= Panzi =

American LGBTQ rights activist

Panzi (b. Thom Hansen in 1953) is an American gay activist.

== Education and career ==
Hansen was educated at Pace University, where he studied business and accounting; thereafter he began working as a financial analyst, a business manager in the textile industry and an actor. He went on to establish his own real estate management firm which he ran for 10 years and is currently a vice president in the International Division of a major direct marketing firm.

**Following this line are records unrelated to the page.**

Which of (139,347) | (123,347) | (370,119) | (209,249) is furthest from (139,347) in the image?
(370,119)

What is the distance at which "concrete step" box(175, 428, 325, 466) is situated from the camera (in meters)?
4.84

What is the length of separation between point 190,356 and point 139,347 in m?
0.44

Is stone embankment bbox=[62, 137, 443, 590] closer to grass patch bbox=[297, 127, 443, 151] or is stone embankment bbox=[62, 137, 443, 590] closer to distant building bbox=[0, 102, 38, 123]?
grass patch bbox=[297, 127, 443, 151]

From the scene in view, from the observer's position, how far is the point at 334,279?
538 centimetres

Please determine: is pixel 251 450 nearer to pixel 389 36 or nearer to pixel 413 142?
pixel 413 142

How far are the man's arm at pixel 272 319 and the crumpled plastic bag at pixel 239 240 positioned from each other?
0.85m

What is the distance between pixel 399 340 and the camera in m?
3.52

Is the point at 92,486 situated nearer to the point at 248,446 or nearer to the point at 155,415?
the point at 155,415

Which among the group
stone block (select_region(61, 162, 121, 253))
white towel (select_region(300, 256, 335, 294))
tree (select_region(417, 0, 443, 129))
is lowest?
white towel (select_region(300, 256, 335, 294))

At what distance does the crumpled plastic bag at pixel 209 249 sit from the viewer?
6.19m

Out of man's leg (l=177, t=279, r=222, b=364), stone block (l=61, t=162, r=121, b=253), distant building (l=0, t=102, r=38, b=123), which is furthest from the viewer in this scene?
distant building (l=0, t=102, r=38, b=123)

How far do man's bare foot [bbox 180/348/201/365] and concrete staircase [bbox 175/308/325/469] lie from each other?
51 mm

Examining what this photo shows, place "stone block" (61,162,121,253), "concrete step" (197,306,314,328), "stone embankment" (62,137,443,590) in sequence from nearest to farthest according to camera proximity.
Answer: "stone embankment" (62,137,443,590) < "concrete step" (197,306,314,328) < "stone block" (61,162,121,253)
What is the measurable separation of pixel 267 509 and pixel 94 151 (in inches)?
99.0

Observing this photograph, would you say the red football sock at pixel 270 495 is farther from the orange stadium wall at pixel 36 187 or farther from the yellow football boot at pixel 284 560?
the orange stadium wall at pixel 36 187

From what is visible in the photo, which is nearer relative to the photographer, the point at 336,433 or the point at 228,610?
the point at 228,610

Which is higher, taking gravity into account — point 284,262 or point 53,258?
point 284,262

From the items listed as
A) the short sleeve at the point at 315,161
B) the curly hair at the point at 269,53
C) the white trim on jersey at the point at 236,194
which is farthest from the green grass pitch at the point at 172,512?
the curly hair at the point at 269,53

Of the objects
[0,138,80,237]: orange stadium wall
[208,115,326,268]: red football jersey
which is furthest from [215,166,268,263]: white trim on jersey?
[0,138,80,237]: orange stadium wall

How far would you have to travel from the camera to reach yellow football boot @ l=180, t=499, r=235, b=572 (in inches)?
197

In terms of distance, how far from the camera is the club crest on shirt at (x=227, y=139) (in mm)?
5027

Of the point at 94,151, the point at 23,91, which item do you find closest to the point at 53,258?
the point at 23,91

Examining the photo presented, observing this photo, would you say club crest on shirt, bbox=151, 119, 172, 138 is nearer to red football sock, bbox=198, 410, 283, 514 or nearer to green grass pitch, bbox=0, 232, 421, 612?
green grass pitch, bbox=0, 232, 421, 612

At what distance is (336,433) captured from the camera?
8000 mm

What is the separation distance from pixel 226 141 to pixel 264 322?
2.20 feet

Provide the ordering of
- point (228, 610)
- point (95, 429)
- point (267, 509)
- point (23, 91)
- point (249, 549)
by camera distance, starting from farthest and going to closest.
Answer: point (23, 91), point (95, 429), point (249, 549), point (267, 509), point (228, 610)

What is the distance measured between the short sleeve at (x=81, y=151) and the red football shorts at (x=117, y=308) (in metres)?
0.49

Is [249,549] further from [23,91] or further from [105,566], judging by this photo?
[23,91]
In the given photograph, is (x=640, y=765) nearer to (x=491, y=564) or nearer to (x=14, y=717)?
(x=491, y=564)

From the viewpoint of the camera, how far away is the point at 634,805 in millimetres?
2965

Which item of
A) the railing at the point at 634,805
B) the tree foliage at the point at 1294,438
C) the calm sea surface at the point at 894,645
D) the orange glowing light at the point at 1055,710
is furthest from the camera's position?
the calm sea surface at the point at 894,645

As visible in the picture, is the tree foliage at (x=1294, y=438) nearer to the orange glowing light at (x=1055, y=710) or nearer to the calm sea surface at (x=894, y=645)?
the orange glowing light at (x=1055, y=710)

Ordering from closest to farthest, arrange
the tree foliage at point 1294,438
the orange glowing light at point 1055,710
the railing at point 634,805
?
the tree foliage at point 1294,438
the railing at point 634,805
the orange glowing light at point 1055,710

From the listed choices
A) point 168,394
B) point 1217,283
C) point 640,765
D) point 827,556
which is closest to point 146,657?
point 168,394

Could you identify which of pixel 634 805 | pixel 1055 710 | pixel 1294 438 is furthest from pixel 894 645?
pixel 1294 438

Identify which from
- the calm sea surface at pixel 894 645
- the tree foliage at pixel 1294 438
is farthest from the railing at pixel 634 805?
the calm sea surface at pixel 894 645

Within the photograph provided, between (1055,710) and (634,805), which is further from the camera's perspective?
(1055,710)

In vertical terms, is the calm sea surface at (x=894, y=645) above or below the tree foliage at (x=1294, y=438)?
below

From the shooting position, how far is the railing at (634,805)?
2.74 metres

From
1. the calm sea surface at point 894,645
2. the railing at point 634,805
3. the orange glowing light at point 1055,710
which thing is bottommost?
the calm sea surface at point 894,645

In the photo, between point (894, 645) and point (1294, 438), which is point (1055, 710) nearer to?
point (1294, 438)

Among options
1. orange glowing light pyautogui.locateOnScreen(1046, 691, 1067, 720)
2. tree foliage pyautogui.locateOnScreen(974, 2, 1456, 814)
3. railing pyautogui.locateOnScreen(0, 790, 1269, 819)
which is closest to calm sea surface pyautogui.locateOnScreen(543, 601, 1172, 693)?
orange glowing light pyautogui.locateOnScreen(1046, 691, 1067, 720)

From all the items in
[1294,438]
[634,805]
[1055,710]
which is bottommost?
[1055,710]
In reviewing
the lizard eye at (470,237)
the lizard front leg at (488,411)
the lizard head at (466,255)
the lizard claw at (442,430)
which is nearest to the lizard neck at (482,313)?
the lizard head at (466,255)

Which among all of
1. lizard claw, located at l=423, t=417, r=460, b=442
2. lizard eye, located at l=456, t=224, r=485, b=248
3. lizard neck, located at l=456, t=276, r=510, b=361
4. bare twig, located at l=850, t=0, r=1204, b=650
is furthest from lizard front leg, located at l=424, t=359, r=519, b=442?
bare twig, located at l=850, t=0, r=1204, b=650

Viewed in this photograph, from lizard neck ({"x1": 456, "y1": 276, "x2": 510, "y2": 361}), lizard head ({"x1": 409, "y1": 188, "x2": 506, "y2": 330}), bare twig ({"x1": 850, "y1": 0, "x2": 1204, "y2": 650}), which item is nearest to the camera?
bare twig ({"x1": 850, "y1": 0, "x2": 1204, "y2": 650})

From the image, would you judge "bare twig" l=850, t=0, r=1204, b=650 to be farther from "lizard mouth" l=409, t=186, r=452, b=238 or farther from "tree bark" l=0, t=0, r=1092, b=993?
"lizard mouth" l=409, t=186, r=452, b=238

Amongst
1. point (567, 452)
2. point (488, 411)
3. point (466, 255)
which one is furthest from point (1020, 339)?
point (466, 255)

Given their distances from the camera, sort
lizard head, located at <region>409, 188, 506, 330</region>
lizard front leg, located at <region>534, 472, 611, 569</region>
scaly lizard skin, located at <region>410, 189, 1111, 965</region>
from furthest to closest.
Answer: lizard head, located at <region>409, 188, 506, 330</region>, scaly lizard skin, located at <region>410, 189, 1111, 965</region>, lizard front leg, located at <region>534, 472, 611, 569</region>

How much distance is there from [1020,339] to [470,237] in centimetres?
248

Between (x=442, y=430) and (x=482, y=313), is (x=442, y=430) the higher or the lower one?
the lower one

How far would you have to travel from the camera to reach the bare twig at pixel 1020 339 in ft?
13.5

Hansen is openly gay and has been involved in the LGBT community since the early 1970s.

==Imperial Court System==
Panzi joined the Imperial Court of New York in 1993 and was elected to serve as its Empress XII "The Empress of Loyalty and Laughter" between 1998–99 and President of the Board of Directors from 2003 to 2006. Panzi also served as the Executive Secretary on the International Court Council, which oversees over 70 local Imperial Courts in the United States, Canada and Mexico from 1997 to 2007. In August 2007 he was elected President of the Council at the Hamilton-Wentworth, Canada meeting of the International Court Council.

==LGBT activities==
Since the early 1970s, Thom (Panzi) has been an LGBT activist with various organizations including the Christopher Street Liberation Day Committee (known as Heritage of Pride today); GMHC and the Arts Project of Cherry Grove. In the early 1990s, Thom was the executive director of the Community Research Initiative (an HIV/AIDS Research Organization). He also has participated in almost every March on Washington, D.C. and most demonstrations in New York City. Panzi continues to raise money for the LGBTQ community.

==Film and television==
Panzi has appeared in several films, several Off-Broadway Shows and most notably on Cable Television, as the wacky neighbor, Mary Ellen on the Brini Maxwell Show.